The Y chromosome is one of the two sex chromosomes in humans (the other is the X chromosome). The sex chromosomes form one of the 23 pairs of human chromosomes in each cell. The Y chromosome spans about 58 million base pairs (the building blocks of DNA) and represents almost 2 percent of the total DNA in cells.
Each person normally has one pair of sex chromosomes in each cell. The Y chromosome is present in males, who have one X and one Y chromosome, while females have two X chromosomes.

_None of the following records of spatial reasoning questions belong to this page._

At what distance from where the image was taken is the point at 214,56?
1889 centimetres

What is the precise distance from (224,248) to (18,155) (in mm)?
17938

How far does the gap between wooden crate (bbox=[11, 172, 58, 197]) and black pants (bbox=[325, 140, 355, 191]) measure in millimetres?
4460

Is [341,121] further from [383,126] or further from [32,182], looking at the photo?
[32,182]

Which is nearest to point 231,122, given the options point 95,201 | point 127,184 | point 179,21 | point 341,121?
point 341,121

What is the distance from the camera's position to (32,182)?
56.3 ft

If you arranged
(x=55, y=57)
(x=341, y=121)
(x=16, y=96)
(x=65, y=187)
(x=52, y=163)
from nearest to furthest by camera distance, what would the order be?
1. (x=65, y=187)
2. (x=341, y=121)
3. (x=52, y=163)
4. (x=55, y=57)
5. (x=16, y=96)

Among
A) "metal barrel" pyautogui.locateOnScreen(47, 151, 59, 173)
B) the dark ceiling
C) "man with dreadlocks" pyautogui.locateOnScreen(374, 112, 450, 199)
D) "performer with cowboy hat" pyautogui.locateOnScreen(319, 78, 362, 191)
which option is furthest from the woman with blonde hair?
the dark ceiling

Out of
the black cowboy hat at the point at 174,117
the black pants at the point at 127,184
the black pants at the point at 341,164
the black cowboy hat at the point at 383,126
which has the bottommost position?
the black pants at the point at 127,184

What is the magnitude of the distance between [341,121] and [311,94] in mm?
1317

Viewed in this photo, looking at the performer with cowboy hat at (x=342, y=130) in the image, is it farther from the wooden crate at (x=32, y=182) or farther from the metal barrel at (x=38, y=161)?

Identifying genes on each chromosome is an active area of genetic research. Because researchers use different approaches to predict the number of genes on each chromosome, the estimated number of genes varies. The Y chromosome likely contains between 70 and 200 genes. Because only males have the Y chromosome, the genes on this chromosome tend to be involved in male sex determination and development. Sex is determined by the SRY gene, which is responsible for the development of a fetus into a male. Other genes on the Y chromosome are important for male fertility.
Many genes are unique to the X or Y chromosome, but genes in an area known as the pseudoautosomal region are present on both chromosomes. As a result, men and women each have two functional copies of these genes. Many genes in the pseudoautosomal region are essential for normal development.
Genes on the Y chromosome are among the estimated 20,000 to 25,000 total genes in the human genome.